The nurse left the room, and with her gone and Curt gone and Laura snoozing, the room once again seemed bleak and gray and filled with a sweat-soaked stranger who might have had a passing resemblance to Jean’s daughter. Jean felt a sense of surrealism—maybe she was actually still at home and Dorothy was telling one of her long, complicated stories about her son’s legal troubles, and Jean had simply zoned out. She was imagining this, and would soon snap to, only to find that, frustratingly, she’d dropped a cheese-coated roasted red pepper into her lap. But the longer she stood there, listening to that infernal faint beeping, the more real it became.
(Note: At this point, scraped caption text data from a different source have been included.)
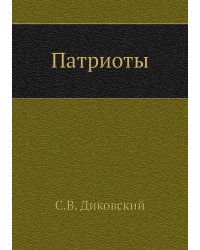 Патриоты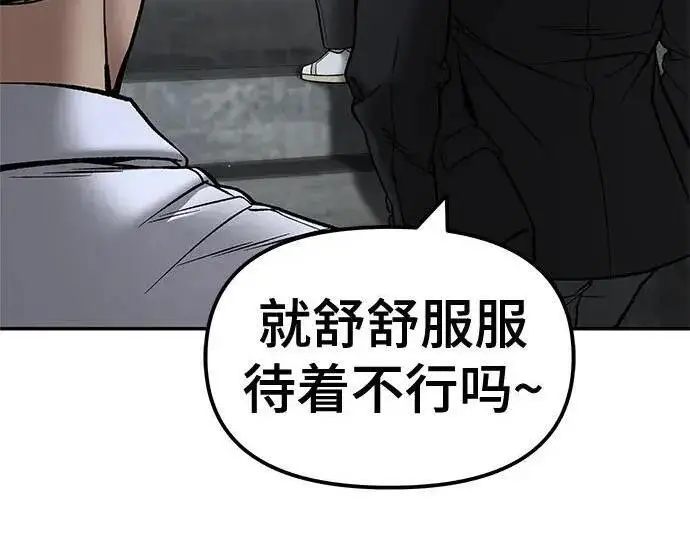 《校霸负责人》第176话图142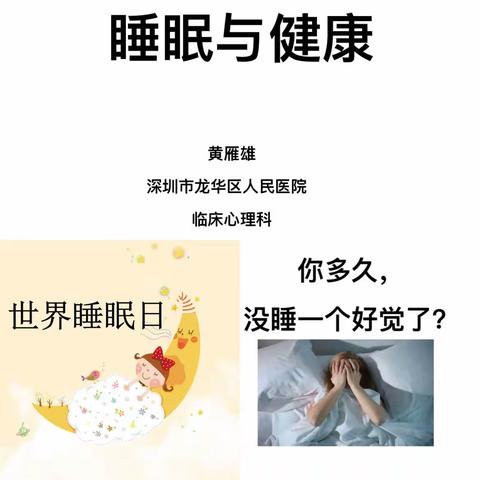 “良好睡眠，健康同行”龙华街道2022年世界睡眠日线上主题宣传活动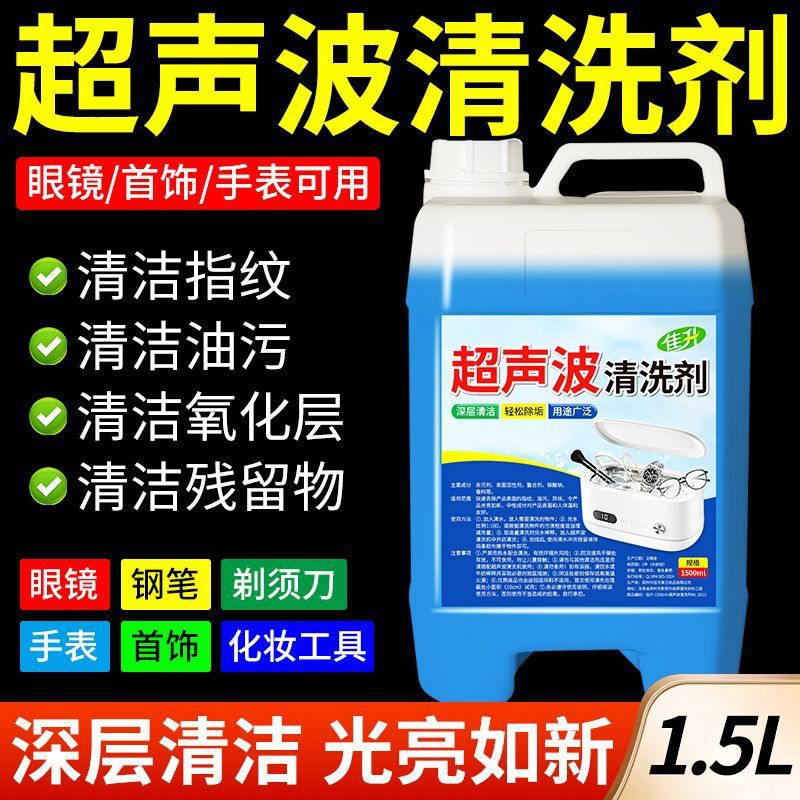 Ultrasonic Cleaning Agent for Glasses Washing Machine, Multifunctional Metal Jewelry Jewelry Cleaning Liquid, Watch Strap Decontamination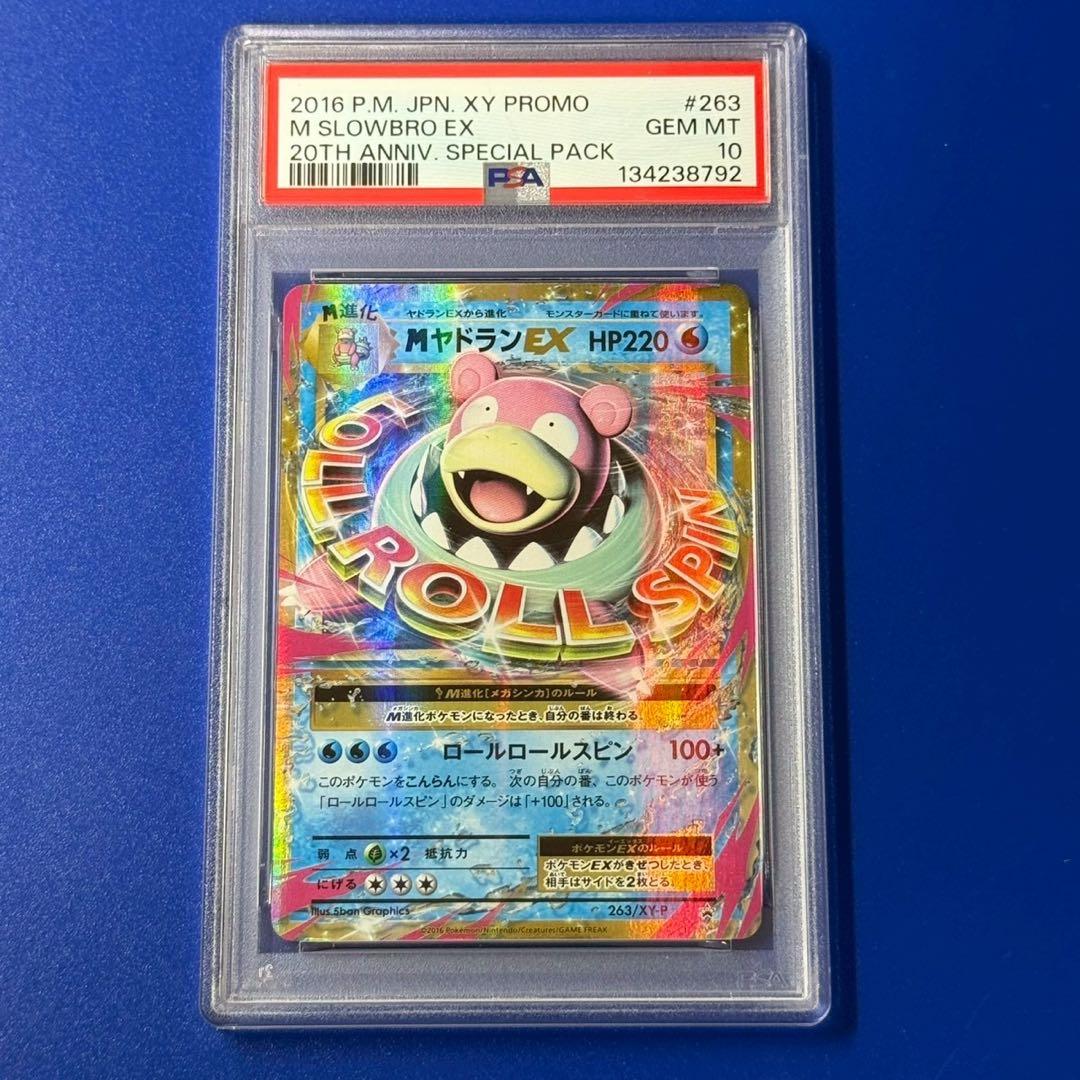 psa10 MヤドランEX：スペシャルパック MヤドランEX+なみのりピカチュウ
Her daughter was in trouble.

Softly she crept forward until her knees brushed the crinkly mattress. Laura’s skin was pale and glossy, and each time she breathed, Jean got a new whiff of acrid alcohol-laced breath. She brushed Laura’s bangs off her forehead with one finger and was transported back in time. It seemed every memory she had of her child was one of achievement—graduations, weddings, brunches to celebrate new jobs, new promotions. But how deceiving had those appearances been? Had Laura gone out after those graduations, gotten smashed on cheap cocktails, and ended up sobbing in someone’s backseat about how bleak her life really was? Had she been an inattentive mother, unable to handle the imperfection, the mistakes that every mother must face over and over again? Why did she need to do this to herself?

To hear Curt talk, it certainly sounded as if there were imperfections with Bailey. That sweet child with the long hair that curled up in little wispy waves at the very ends. The one who sucked on her index and middle fingers so much that she talked with a lisp until she was eight. So adorable, with those big brown eyes and the freckles across her nose. So deep, those eyes. Jean had always felt as if another child were lurking somewhere beneath—another child that nobody would ever truly understand or know.

“What happened, Laura?” Jean whispered, and at the sound of her voice, Laura stirred, chewing out a garbled sentence that made Jean worry that she’d awakened her. She backed away from the bed and left the room, unsure of what to do next. Stay here? Go find a hotel? Turn around and go home? Curt hadn’t made it exactly clear what he’d brought her here for.

She walked a ways down the hall and happened upon a small cut-in that housed half a dozen chairs and a silent but running TV. Curt was slouched in one, a bottle of water in one hand, his other hand holding his forehead. His elbow was propped on the arm of the chair so his face was tipped downward. A man in a pastel pink sweater and khakis sat in a chair across from Curt, leaning over so that his elbows rested on his knees. He was saying something in a low voice, and Curt was nodding. When Jean paused in the doorway, the man stopped talking and looked up at her.